Task to carry out: Reproduce every row below character for character, and leave out the pictures.

<<<<

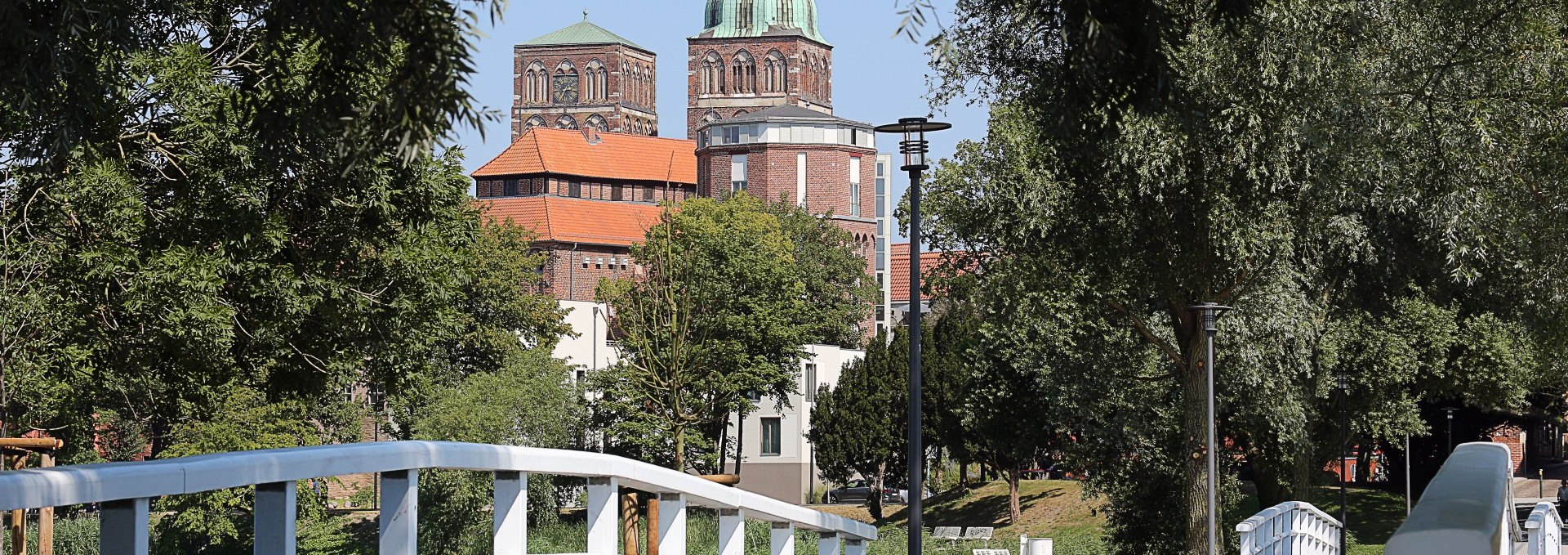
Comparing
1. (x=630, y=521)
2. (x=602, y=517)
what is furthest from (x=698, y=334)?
(x=602, y=517)

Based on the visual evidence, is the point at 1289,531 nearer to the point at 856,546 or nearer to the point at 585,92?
the point at 856,546

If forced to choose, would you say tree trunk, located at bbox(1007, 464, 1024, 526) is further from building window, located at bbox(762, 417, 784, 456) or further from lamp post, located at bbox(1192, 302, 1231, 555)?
lamp post, located at bbox(1192, 302, 1231, 555)

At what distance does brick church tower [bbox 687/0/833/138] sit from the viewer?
496 feet

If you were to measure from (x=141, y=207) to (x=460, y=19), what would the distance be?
1329 centimetres

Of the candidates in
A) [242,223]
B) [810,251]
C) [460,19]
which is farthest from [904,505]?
[460,19]

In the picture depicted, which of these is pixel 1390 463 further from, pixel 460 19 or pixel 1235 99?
pixel 460 19

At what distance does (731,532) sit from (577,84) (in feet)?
509

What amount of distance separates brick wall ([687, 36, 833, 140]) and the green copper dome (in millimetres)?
826

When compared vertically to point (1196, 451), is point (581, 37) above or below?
above

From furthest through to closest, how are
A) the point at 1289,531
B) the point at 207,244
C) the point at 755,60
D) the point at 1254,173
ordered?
the point at 755,60 < the point at 1254,173 < the point at 207,244 < the point at 1289,531

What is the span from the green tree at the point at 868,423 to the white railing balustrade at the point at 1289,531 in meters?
51.8

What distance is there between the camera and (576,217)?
4732 inches

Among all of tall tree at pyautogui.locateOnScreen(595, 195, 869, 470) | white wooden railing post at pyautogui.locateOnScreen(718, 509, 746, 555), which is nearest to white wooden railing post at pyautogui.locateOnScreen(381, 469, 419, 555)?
white wooden railing post at pyautogui.locateOnScreen(718, 509, 746, 555)

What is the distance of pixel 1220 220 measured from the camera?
19828mm
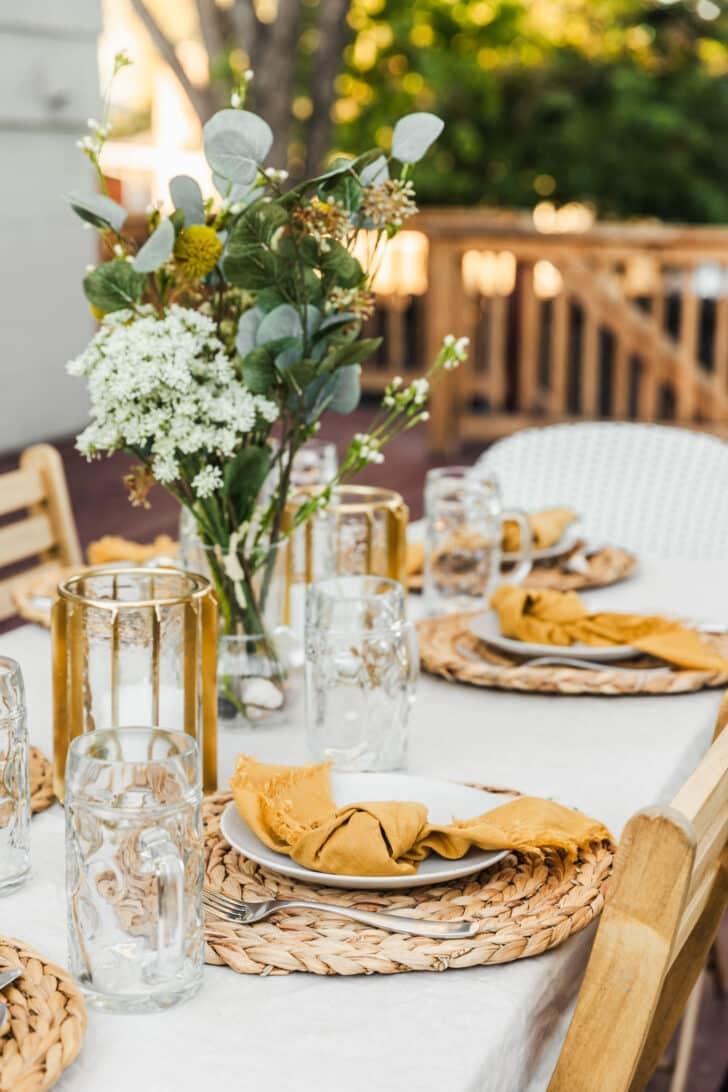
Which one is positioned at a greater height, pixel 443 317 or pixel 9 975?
pixel 443 317

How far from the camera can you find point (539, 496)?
2.63 metres

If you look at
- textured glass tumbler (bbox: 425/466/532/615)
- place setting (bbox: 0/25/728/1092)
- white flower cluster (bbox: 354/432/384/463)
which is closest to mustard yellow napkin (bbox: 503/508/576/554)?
place setting (bbox: 0/25/728/1092)

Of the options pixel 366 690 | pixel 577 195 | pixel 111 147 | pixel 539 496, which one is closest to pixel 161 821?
pixel 366 690

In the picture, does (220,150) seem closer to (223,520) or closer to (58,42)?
(223,520)

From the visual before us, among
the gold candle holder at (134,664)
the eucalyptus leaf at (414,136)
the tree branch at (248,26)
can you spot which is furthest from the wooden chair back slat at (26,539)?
the tree branch at (248,26)

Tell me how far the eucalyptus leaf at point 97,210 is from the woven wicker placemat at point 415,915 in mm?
567

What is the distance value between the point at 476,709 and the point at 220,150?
0.61m

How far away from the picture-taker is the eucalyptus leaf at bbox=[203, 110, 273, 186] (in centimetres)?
119

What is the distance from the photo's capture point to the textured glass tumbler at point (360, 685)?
1273 mm

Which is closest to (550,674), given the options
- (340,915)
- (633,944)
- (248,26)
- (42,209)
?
(340,915)

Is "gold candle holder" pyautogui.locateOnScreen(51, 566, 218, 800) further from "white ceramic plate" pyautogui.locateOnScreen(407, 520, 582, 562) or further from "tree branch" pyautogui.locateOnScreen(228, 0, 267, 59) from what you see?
"tree branch" pyautogui.locateOnScreen(228, 0, 267, 59)

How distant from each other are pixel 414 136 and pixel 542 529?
848 millimetres

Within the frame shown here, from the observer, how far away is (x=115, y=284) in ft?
4.21

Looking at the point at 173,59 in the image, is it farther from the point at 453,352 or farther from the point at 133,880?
the point at 133,880
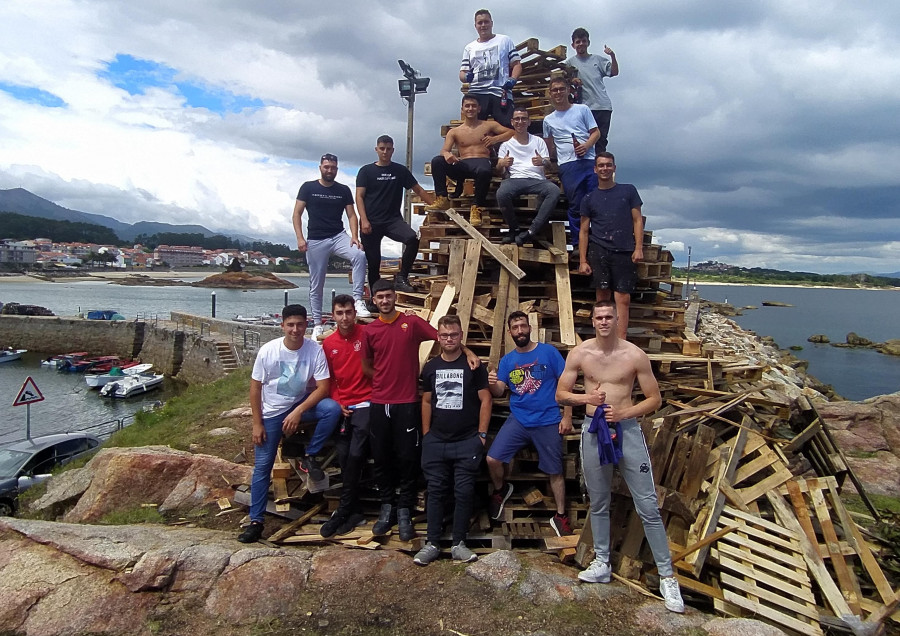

>>>>

Task output:
Comparing
1. (x=630, y=521)
2. (x=602, y=517)
what is furthest from (x=698, y=334)?
(x=602, y=517)

Based on the visual evidence, is the point at 1289,531 nearer to the point at 856,546 or nearer to the point at 585,92?
the point at 856,546

If forced to choose, would you say tree trunk, located at bbox(1007, 464, 1024, 526) is further from building window, located at bbox(762, 417, 784, 456) or further from lamp post, located at bbox(1192, 302, 1231, 555)?
lamp post, located at bbox(1192, 302, 1231, 555)

At what distance does brick church tower [bbox 687/0/833/138] sit from the viewer?
496 feet

If you were to measure from (x=141, y=207) to (x=460, y=19), what would the distance be?
1329 centimetres

Of the candidates in
A) [242,223]
B) [810,251]
C) [460,19]
which is farthest from [904,505]?
[460,19]

In the picture depicted, which of these is pixel 1390 463 further from, pixel 460 19 or pixel 1235 99?
pixel 460 19

At what distance does (731,532) sit from (577,84) (in feet)?
509

What amount of distance separates brick wall ([687, 36, 833, 140]) and the green copper dome (in millimetres)?
826

When compared vertically to point (1196, 451), is point (581, 37) above or below?
above

From furthest through to closest, how are
A) the point at 1289,531
B) the point at 207,244
C) the point at 755,60
D) the point at 1254,173
ordered?
the point at 755,60 < the point at 1254,173 < the point at 207,244 < the point at 1289,531

What is the span from the green tree at the point at 868,423 to the white railing balustrade at the point at 1289,531 in meters?
51.8

What distance is there between the camera and (576,217)?
4732 inches

Among all of tall tree at pyautogui.locateOnScreen(595, 195, 869, 470) | white wooden railing post at pyautogui.locateOnScreen(718, 509, 746, 555), which is nearest to white wooden railing post at pyautogui.locateOnScreen(381, 469, 419, 555)?
white wooden railing post at pyautogui.locateOnScreen(718, 509, 746, 555)

What is the distance of pixel 1220 220 measured from the camera?
19828mm
Which one is positioned at a greater height, pixel 443 317 or pixel 9 975?
pixel 443 317

How far from the camera can you find point (539, 496)?
2.63 metres

If you look at
- textured glass tumbler (bbox: 425/466/532/615)
- place setting (bbox: 0/25/728/1092)
- white flower cluster (bbox: 354/432/384/463)
which is closest to mustard yellow napkin (bbox: 503/508/576/554)?
place setting (bbox: 0/25/728/1092)

Of the options pixel 366 690 | pixel 577 195 | pixel 111 147 | pixel 539 496, which one is closest to pixel 161 821?
pixel 366 690

In the picture, does (220,150) seem closer to (223,520) or closer to (58,42)?
(223,520)

From the visual before us, among
the gold candle holder at (134,664)
the eucalyptus leaf at (414,136)
the tree branch at (248,26)
can you spot which is furthest from the wooden chair back slat at (26,539)?
the tree branch at (248,26)

Tell me how far the eucalyptus leaf at point 97,210 is from the woven wicker placemat at point 415,915 in mm?
567

What is the distance value between the point at 476,709 and the point at 220,150?
0.61m

How far away from the picture-taker is the eucalyptus leaf at bbox=[203, 110, 273, 186] (in centimetres)?
119

What is the distance from the photo's capture point to the textured glass tumbler at point (360, 685)?
1273 mm

Which is closest to (550,674), given the options
- (340,915)
- (633,944)
- (248,26)
- (42,209)
?
(340,915)

Is "gold candle holder" pyautogui.locateOnScreen(51, 566, 218, 800) further from "white ceramic plate" pyautogui.locateOnScreen(407, 520, 582, 562) or further from "tree branch" pyautogui.locateOnScreen(228, 0, 267, 59) from what you see?
"tree branch" pyautogui.locateOnScreen(228, 0, 267, 59)

How distant from each other are pixel 414 136 and pixel 542 529?
848 millimetres

Within the frame shown here, from the observer, how far away is (x=115, y=284) in ft?
4.21

Looking at the point at 173,59 in the image, is it farther from the point at 453,352 or farther from the point at 133,880?
the point at 133,880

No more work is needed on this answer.